Under Application Settings, you can enable or disable the Raw Metadata Dump or Replay feature.
Enable Raw Metadata Dump or Replay—The options in this drop list can be used to dump the extracted metadata into files in order to debug extraction issues before ingesting metadata into Alation. This feature can be used during testing to intercept issues with MDE. It breaks extraction into two steps:
first, the extracted metadata can be dumped into files and viewed
second, the metadata from the files can be ingested into Alation.
It is recommended to enable this feature only for MDE debugging purposes. The use of this feature requires access to the backend of the Alation server.
Off—Default. Disables Raw Metadata Dump or Replay. Extracted metadata is ingested into Alation.
Enable Raw Metadata Dump—Select this option to save the extracted metadata into a folder. The metadata dump will be saved in four files (
table.dump) in the folder opt/alation/site/tmp/ inside Alation shell.
Enable Ingestion Replay—Select this option to ingest the metadata from the files into Alation.
Under Connector Settings, you can configure query-based extraction, select schemas to extract or exclude, and set an extraction schedule. If you do not specify any custom extraction queries, Alation will perform metadata extraction based on the default queries.
Query Based Extraction¶
Query-based extraction allows users to customize metadata extraction down to the level of specific metadata types, such as tables, columns, views, and other by using custom queries. The extraction of table, column, view, and function definition metadata is always enabled and cannot be disabled. You can enable or disable the extraction of additional metadata types, such as:
The list of additional metadata types depends on the database type and varies for different data sources.
Extraction of system schema information is disabled by default. All other supported metadata types are enabled by default. You can disable or enable the metadata types you want to extract by clearing or selecting the corresponding checkboxes.
Metadata Extraction Queries¶
To use query-based metadata extraction, you will need to provide custom queries. Alation expects that the queries conform to a specific format and use some reserved identifiers. Use query examples provided in the documentation for a specific connector. After providing custom queries, save them by clicking Save in this section.
Under Selective Extraction, you can select the schemas to include into or exclude from extraction.
To configure selective extraction:
Enable the Selective Extraction toggle if you want to extract a subset of schemas.

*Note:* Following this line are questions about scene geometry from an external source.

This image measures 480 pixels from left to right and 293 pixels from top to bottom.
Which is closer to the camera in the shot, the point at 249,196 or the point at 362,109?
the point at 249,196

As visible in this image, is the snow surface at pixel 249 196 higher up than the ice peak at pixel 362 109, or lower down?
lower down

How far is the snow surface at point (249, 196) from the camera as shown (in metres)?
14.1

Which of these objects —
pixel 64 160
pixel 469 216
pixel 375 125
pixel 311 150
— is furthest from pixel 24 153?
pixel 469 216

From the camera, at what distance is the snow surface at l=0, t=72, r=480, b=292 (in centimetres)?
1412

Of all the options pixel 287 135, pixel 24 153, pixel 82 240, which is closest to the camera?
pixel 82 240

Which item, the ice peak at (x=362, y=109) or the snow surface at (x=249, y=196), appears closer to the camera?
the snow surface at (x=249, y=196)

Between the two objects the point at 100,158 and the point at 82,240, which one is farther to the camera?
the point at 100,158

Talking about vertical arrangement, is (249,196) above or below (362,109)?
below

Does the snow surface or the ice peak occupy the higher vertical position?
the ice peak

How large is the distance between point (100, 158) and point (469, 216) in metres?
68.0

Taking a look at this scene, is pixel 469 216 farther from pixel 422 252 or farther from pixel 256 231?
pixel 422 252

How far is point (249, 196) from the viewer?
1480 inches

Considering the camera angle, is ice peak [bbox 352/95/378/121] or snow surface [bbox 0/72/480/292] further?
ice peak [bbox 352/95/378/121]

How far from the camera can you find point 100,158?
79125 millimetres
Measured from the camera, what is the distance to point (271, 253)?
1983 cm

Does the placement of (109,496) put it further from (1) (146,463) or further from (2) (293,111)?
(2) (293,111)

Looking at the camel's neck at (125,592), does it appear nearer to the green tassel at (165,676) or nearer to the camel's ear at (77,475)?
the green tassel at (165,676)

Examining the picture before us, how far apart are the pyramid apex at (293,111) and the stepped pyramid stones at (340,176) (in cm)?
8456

Click Get List of Schemas to first fetch a list of schemas. The status of the Get Schemas action will be logged in the Extraction Job Status table on the bottom of the Metadata Extraction tab.
When schema synchronization is complete, a drop-down list of the schemas will become enabled. Select one or more schemas as necessary.
Check if you are using the desired filter option. Available filter options are described below.
Extract all Schemas except—Extract metadata from all schemas except the selected schemas.
Extract only these Schemas—Extract metadata only from the selected schemas.
Click Run Extraction Now under Automated and Manual Extraction to extract metadata. The status of the extraction action is also logged in the Extraction Job Status table at the bottom of the page.
Automated and Manual Extraction¶
If you wish to automatically update the metadata extracted into the catalog, under Automated and Manual Extraction, turn on the Enable Automated Extraction switch and select the recurrence period and day and time for automated MDE. A metadata extraction job for your data source will be scheduled to run on the specified schedule.